— Your goal —
Produce an exact copy of the lines from the line containing "Is the tree at [251,57]" through the last line of the entries below, and only those lines.

>> start Supplied material

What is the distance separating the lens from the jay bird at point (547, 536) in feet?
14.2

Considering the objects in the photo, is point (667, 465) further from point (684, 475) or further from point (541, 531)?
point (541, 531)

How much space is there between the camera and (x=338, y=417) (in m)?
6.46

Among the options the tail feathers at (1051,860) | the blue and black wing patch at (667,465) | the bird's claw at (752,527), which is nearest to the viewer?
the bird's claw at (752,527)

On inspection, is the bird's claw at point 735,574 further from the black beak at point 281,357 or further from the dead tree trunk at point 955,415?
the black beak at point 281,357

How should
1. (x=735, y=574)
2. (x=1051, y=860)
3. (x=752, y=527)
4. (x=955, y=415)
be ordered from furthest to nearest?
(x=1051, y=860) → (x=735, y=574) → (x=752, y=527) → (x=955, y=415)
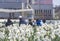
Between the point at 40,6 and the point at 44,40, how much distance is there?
5717cm

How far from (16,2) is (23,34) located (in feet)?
164

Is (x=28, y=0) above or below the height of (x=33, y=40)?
below

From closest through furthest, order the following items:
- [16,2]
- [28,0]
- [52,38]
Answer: [52,38] → [16,2] → [28,0]

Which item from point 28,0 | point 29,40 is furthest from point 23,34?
point 28,0

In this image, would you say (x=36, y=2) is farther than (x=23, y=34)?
Yes

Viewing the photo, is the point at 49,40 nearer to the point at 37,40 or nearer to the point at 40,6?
the point at 37,40

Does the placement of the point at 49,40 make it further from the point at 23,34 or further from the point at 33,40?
the point at 23,34

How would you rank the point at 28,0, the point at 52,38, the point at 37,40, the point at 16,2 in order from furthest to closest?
the point at 28,0 → the point at 16,2 → the point at 52,38 → the point at 37,40

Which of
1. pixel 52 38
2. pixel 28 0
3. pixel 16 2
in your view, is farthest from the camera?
pixel 28 0

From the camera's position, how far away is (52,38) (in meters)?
6.87

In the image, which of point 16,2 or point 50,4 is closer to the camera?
point 16,2

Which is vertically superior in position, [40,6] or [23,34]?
[23,34]

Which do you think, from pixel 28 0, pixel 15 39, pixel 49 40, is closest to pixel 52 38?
pixel 49 40

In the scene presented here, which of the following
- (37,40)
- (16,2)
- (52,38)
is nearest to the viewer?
(37,40)
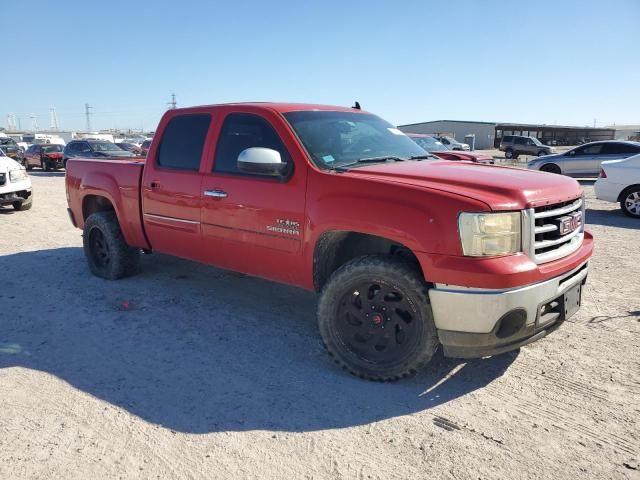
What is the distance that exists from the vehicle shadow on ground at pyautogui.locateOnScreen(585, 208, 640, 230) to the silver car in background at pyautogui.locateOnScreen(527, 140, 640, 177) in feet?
18.8

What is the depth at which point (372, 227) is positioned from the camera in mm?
3275

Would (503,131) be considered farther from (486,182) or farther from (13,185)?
(486,182)

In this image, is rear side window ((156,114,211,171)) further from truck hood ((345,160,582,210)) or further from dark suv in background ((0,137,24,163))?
dark suv in background ((0,137,24,163))

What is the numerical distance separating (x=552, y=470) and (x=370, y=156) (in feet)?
8.37

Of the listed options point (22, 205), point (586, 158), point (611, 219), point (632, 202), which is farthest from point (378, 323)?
point (586, 158)

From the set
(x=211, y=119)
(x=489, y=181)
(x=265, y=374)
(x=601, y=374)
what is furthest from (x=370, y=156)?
(x=601, y=374)

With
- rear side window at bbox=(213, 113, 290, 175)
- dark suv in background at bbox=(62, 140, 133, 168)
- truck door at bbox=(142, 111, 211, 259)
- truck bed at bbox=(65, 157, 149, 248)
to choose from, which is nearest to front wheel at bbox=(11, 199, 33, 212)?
truck bed at bbox=(65, 157, 149, 248)

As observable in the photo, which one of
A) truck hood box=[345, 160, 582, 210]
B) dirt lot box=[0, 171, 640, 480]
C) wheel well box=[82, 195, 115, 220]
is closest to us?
dirt lot box=[0, 171, 640, 480]

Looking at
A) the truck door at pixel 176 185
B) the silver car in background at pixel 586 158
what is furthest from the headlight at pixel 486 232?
the silver car in background at pixel 586 158

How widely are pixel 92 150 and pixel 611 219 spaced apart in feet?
59.6

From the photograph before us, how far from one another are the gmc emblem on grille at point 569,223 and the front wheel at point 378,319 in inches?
41.1

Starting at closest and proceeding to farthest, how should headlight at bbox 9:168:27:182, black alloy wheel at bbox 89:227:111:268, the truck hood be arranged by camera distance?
the truck hood < black alloy wheel at bbox 89:227:111:268 < headlight at bbox 9:168:27:182

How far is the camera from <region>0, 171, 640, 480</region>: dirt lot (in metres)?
2.59

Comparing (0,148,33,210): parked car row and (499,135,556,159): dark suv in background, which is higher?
(499,135,556,159): dark suv in background
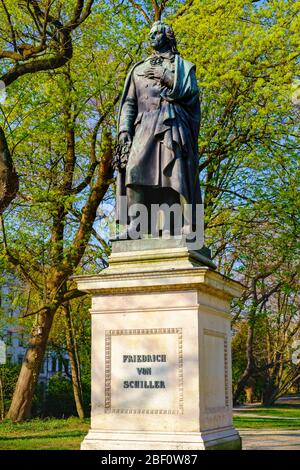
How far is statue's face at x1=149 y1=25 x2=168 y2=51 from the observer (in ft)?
29.6

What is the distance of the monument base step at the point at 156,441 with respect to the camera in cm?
721

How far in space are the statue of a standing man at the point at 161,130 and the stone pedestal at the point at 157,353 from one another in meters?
0.76

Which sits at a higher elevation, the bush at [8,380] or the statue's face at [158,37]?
the statue's face at [158,37]

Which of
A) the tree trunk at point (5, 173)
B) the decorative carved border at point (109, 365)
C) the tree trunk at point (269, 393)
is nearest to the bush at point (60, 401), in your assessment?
the tree trunk at point (269, 393)

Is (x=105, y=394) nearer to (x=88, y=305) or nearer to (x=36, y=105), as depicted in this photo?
(x=36, y=105)

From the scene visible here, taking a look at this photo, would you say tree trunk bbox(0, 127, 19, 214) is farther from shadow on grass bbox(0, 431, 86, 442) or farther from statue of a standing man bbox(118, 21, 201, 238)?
statue of a standing man bbox(118, 21, 201, 238)

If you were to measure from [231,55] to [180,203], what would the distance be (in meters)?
11.3

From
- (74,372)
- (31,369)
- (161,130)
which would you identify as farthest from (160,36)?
(74,372)

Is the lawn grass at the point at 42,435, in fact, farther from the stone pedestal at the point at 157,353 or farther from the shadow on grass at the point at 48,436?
the stone pedestal at the point at 157,353

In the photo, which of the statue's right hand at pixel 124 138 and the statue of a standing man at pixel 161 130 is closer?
the statue of a standing man at pixel 161 130

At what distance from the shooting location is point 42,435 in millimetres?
15633

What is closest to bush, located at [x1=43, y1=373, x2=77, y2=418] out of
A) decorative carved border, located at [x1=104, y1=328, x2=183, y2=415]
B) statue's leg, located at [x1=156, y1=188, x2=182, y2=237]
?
decorative carved border, located at [x1=104, y1=328, x2=183, y2=415]
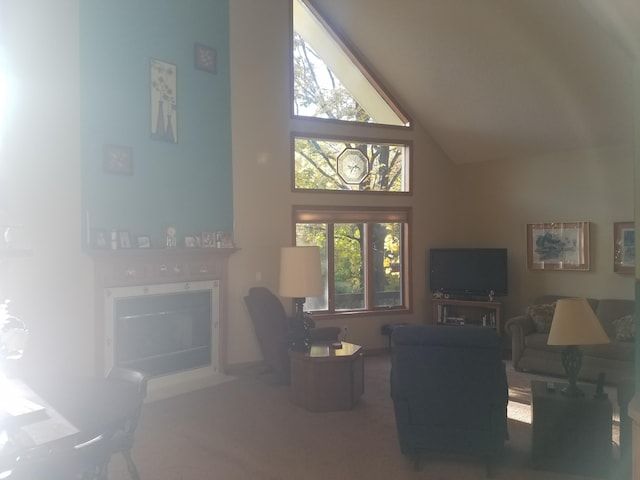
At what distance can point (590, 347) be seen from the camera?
5.36 meters

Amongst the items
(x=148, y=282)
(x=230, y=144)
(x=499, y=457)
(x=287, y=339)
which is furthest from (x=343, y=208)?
(x=499, y=457)

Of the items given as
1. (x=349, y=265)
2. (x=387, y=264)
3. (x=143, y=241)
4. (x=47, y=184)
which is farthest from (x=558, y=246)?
(x=47, y=184)

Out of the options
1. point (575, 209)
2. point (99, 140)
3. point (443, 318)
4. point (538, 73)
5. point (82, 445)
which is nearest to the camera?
point (82, 445)

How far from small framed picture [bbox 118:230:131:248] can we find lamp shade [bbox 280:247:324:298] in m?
1.52

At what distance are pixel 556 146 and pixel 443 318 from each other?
264 cm

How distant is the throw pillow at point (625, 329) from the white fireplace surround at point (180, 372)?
4.18 m

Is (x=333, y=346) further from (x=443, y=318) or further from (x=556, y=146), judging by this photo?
(x=556, y=146)

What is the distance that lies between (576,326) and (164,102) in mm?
4309

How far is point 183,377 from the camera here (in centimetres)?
538

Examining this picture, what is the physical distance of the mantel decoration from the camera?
5.21m

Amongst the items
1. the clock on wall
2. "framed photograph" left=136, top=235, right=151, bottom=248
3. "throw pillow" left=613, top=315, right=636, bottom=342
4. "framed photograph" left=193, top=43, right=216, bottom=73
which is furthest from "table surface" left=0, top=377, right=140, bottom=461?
"throw pillow" left=613, top=315, right=636, bottom=342

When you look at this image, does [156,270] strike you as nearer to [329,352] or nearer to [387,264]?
[329,352]

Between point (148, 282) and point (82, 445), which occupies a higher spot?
point (148, 282)

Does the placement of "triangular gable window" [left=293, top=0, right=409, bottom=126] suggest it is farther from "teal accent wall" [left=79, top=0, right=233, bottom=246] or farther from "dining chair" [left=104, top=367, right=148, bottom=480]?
"dining chair" [left=104, top=367, right=148, bottom=480]
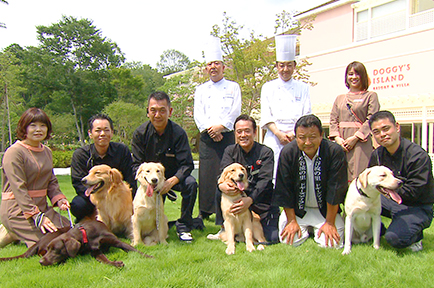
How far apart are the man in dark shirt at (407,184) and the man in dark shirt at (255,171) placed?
1.28m

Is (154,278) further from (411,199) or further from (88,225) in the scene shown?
(411,199)

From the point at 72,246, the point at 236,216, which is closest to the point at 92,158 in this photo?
the point at 72,246

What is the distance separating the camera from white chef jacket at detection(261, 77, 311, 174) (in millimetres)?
4723

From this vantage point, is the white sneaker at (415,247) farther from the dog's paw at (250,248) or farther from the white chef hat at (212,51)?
the white chef hat at (212,51)

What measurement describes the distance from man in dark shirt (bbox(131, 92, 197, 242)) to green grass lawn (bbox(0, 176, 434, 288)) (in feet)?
2.21

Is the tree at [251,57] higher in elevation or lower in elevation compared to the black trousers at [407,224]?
higher

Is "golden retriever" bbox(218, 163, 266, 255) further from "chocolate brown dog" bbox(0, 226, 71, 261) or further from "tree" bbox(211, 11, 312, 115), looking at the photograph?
"tree" bbox(211, 11, 312, 115)

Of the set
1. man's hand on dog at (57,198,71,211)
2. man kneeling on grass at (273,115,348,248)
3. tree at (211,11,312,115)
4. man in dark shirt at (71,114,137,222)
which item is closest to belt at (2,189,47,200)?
man's hand on dog at (57,198,71,211)

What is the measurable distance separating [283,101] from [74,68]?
31.8 meters

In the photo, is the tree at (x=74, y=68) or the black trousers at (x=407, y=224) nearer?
the black trousers at (x=407, y=224)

>> end Supplied material

— Exercise solution —
Is the tree at [251,57] higher in elevation or lower in elevation compared to the black trousers at [407,224]?
higher

Is "golden retriever" bbox(218, 163, 266, 255) further from "chocolate brown dog" bbox(0, 226, 71, 261) or further from "tree" bbox(211, 11, 312, 115), looking at the photograph?
"tree" bbox(211, 11, 312, 115)

Of the set
1. man's hand on dog at (57,198,71,211)
2. man kneeling on grass at (273,115,348,248)
3. tree at (211,11,312,115)
4. man in dark shirt at (71,114,137,222)
which item is closest to belt at (2,189,47,200)?
man's hand on dog at (57,198,71,211)

What is the measurable distance separating [283,101] from [74,68]?
31.8 meters

In the photo, is the tree at (x=74, y=68) or the black trousers at (x=407, y=224) nearer?
the black trousers at (x=407, y=224)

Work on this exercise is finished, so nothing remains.